Quando você descobriu que é branco? Em que momento você soube que é preto? Quando foi que percebeu que é indígena, ou amarelo, ou não branco? Para Justyce MacAllister, assim como para tantos outros jovens, ele teve a revelação de que é um jovem negro ao ser abordado violentamente pela polícia ao tentar ajudar a ex-namorada bêbada. Com apenas 17 anos, Justyce tinha certeza de que era diferente do que ele chama de “outros pretos”, pois não tem cara de marginal e se veste de um jeito “normal”. Além disso, estuda em uma escola prestigiada! Ao ter que encarar essa bruta realidade, ele decide que vai tentar agir como Martin Luther King e aplicar seus ensinamentos no dia a dia, iniciando uma espécie de diário em que vai anotando sobre os acontecimentos e os seus questionamentos sobre como lidar com o racismo diário, que ele finalmente vai percebendo que sofre, mas sempre ficou calado sobre. E assim começa “Cartas para Martin”.
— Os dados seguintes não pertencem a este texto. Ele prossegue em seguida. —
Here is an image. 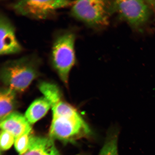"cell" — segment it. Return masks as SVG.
<instances>
[{
  "label": "cell",
  "instance_id": "obj_14",
  "mask_svg": "<svg viewBox=\"0 0 155 155\" xmlns=\"http://www.w3.org/2000/svg\"><path fill=\"white\" fill-rule=\"evenodd\" d=\"M15 137L11 134L1 130L0 137L1 150L5 151L9 150L15 143Z\"/></svg>",
  "mask_w": 155,
  "mask_h": 155
},
{
  "label": "cell",
  "instance_id": "obj_4",
  "mask_svg": "<svg viewBox=\"0 0 155 155\" xmlns=\"http://www.w3.org/2000/svg\"><path fill=\"white\" fill-rule=\"evenodd\" d=\"M71 15L87 26L94 28H103L108 24L110 2L101 0L74 1Z\"/></svg>",
  "mask_w": 155,
  "mask_h": 155
},
{
  "label": "cell",
  "instance_id": "obj_7",
  "mask_svg": "<svg viewBox=\"0 0 155 155\" xmlns=\"http://www.w3.org/2000/svg\"><path fill=\"white\" fill-rule=\"evenodd\" d=\"M0 38L1 55L18 53L22 51V48L15 36L14 26L8 18L2 14L0 17Z\"/></svg>",
  "mask_w": 155,
  "mask_h": 155
},
{
  "label": "cell",
  "instance_id": "obj_16",
  "mask_svg": "<svg viewBox=\"0 0 155 155\" xmlns=\"http://www.w3.org/2000/svg\"><path fill=\"white\" fill-rule=\"evenodd\" d=\"M153 30L154 32H155V28L153 29Z\"/></svg>",
  "mask_w": 155,
  "mask_h": 155
},
{
  "label": "cell",
  "instance_id": "obj_11",
  "mask_svg": "<svg viewBox=\"0 0 155 155\" xmlns=\"http://www.w3.org/2000/svg\"><path fill=\"white\" fill-rule=\"evenodd\" d=\"M15 92L9 88L1 91L0 94L1 120L13 112L15 103Z\"/></svg>",
  "mask_w": 155,
  "mask_h": 155
},
{
  "label": "cell",
  "instance_id": "obj_2",
  "mask_svg": "<svg viewBox=\"0 0 155 155\" xmlns=\"http://www.w3.org/2000/svg\"><path fill=\"white\" fill-rule=\"evenodd\" d=\"M90 133L89 126L75 108L67 114L53 116L49 131L51 139L73 142Z\"/></svg>",
  "mask_w": 155,
  "mask_h": 155
},
{
  "label": "cell",
  "instance_id": "obj_3",
  "mask_svg": "<svg viewBox=\"0 0 155 155\" xmlns=\"http://www.w3.org/2000/svg\"><path fill=\"white\" fill-rule=\"evenodd\" d=\"M76 36L71 31L64 32L55 39L52 47V65L62 81L67 84L69 73L75 62L74 43Z\"/></svg>",
  "mask_w": 155,
  "mask_h": 155
},
{
  "label": "cell",
  "instance_id": "obj_1",
  "mask_svg": "<svg viewBox=\"0 0 155 155\" xmlns=\"http://www.w3.org/2000/svg\"><path fill=\"white\" fill-rule=\"evenodd\" d=\"M39 59L35 56H28L8 61L1 70L2 82L8 88L23 91L39 74Z\"/></svg>",
  "mask_w": 155,
  "mask_h": 155
},
{
  "label": "cell",
  "instance_id": "obj_13",
  "mask_svg": "<svg viewBox=\"0 0 155 155\" xmlns=\"http://www.w3.org/2000/svg\"><path fill=\"white\" fill-rule=\"evenodd\" d=\"M31 136V132L15 138L14 143L15 148L19 155L24 154L28 151Z\"/></svg>",
  "mask_w": 155,
  "mask_h": 155
},
{
  "label": "cell",
  "instance_id": "obj_12",
  "mask_svg": "<svg viewBox=\"0 0 155 155\" xmlns=\"http://www.w3.org/2000/svg\"><path fill=\"white\" fill-rule=\"evenodd\" d=\"M117 130L108 133L103 146L98 155H119L118 150V134Z\"/></svg>",
  "mask_w": 155,
  "mask_h": 155
},
{
  "label": "cell",
  "instance_id": "obj_5",
  "mask_svg": "<svg viewBox=\"0 0 155 155\" xmlns=\"http://www.w3.org/2000/svg\"><path fill=\"white\" fill-rule=\"evenodd\" d=\"M111 14L117 13L132 28L141 30L150 20L153 11L147 1L123 0L110 3Z\"/></svg>",
  "mask_w": 155,
  "mask_h": 155
},
{
  "label": "cell",
  "instance_id": "obj_15",
  "mask_svg": "<svg viewBox=\"0 0 155 155\" xmlns=\"http://www.w3.org/2000/svg\"><path fill=\"white\" fill-rule=\"evenodd\" d=\"M147 2L150 5L153 11L155 12V1H147Z\"/></svg>",
  "mask_w": 155,
  "mask_h": 155
},
{
  "label": "cell",
  "instance_id": "obj_8",
  "mask_svg": "<svg viewBox=\"0 0 155 155\" xmlns=\"http://www.w3.org/2000/svg\"><path fill=\"white\" fill-rule=\"evenodd\" d=\"M2 130L8 132L15 138L31 132L32 127L25 116L13 112L1 120Z\"/></svg>",
  "mask_w": 155,
  "mask_h": 155
},
{
  "label": "cell",
  "instance_id": "obj_10",
  "mask_svg": "<svg viewBox=\"0 0 155 155\" xmlns=\"http://www.w3.org/2000/svg\"><path fill=\"white\" fill-rule=\"evenodd\" d=\"M51 107L50 102L44 97L33 102L25 116L31 124H34L44 117Z\"/></svg>",
  "mask_w": 155,
  "mask_h": 155
},
{
  "label": "cell",
  "instance_id": "obj_9",
  "mask_svg": "<svg viewBox=\"0 0 155 155\" xmlns=\"http://www.w3.org/2000/svg\"><path fill=\"white\" fill-rule=\"evenodd\" d=\"M21 155H61L52 139L32 135L28 151Z\"/></svg>",
  "mask_w": 155,
  "mask_h": 155
},
{
  "label": "cell",
  "instance_id": "obj_17",
  "mask_svg": "<svg viewBox=\"0 0 155 155\" xmlns=\"http://www.w3.org/2000/svg\"><path fill=\"white\" fill-rule=\"evenodd\" d=\"M84 155V154H80V155Z\"/></svg>",
  "mask_w": 155,
  "mask_h": 155
},
{
  "label": "cell",
  "instance_id": "obj_6",
  "mask_svg": "<svg viewBox=\"0 0 155 155\" xmlns=\"http://www.w3.org/2000/svg\"><path fill=\"white\" fill-rule=\"evenodd\" d=\"M74 1L61 0H24L12 5L18 14L37 19H44L57 9L72 5Z\"/></svg>",
  "mask_w": 155,
  "mask_h": 155
}]
</instances>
Ele deve se revoltar? Deve agir com paz? Deve explicar às pessoas sobre o racismo? Justyce se vê numa encruzilhada, principalmente ao ver que muito do que faz não parece adiantar, principalmente com os colegas brancos e ricos do colégio – que parecem se achar acima de qualquer racismo. Enquanto isso, Justyce tem que lidar com questões normais de qualquer adolescente, como amor, amizade, estudo…
Esse livro me foi indicado por Camila Cerdeira, um amigo meu, que também é escritor (leiam aqui sobre o conto dele), que disse: “Esse livro é bom para quem é negro e ainda está se descobrindo.” Eu só posso concordar. Mas acrescento que é importante para todos lerem, principalmente para entender melhor como funciona o racismo na vida de uma pessoa preta. Por mais que não se passe no Brasil, há diversas semelhanças com os relatos que eu ouvi de pessoas não brancas, como a violência policial, a desconfiança automática das pessoas, críticas à aparência, a necessidade de estar perto de quem entende, a necessidade de se sentir acolhido, o medo…
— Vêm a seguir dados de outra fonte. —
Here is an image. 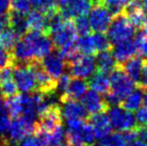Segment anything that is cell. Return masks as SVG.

A história de Cartas Para Martin é muito bem contada, com seus pontos importantes apontados nos momentos certos e com personagens tão reais, que você vai ler o livro pensando “conheço pessoas assim”. Principalmente o amigo babaca que resolve que é hilário se vestir de KKK.
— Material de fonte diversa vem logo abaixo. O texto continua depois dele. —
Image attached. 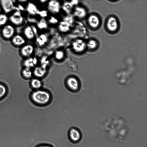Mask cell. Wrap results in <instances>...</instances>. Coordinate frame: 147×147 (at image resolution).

É uma crítica bem-feita, com muitas camadas, personagens cativantes, personagens odiáveis, personagens que não estão nem lá, nem cá. A narrativa é bem escrita, de forma envolvente. Você consegue compreender exatamente o que Justyce quer passar durante as páginas, refletindo junto com o rapaz sobre toda a problemática social em que ele está inserido – quer queira, quer não.
No final das contas, se você não chorar nesse livro, você está morto por dentro.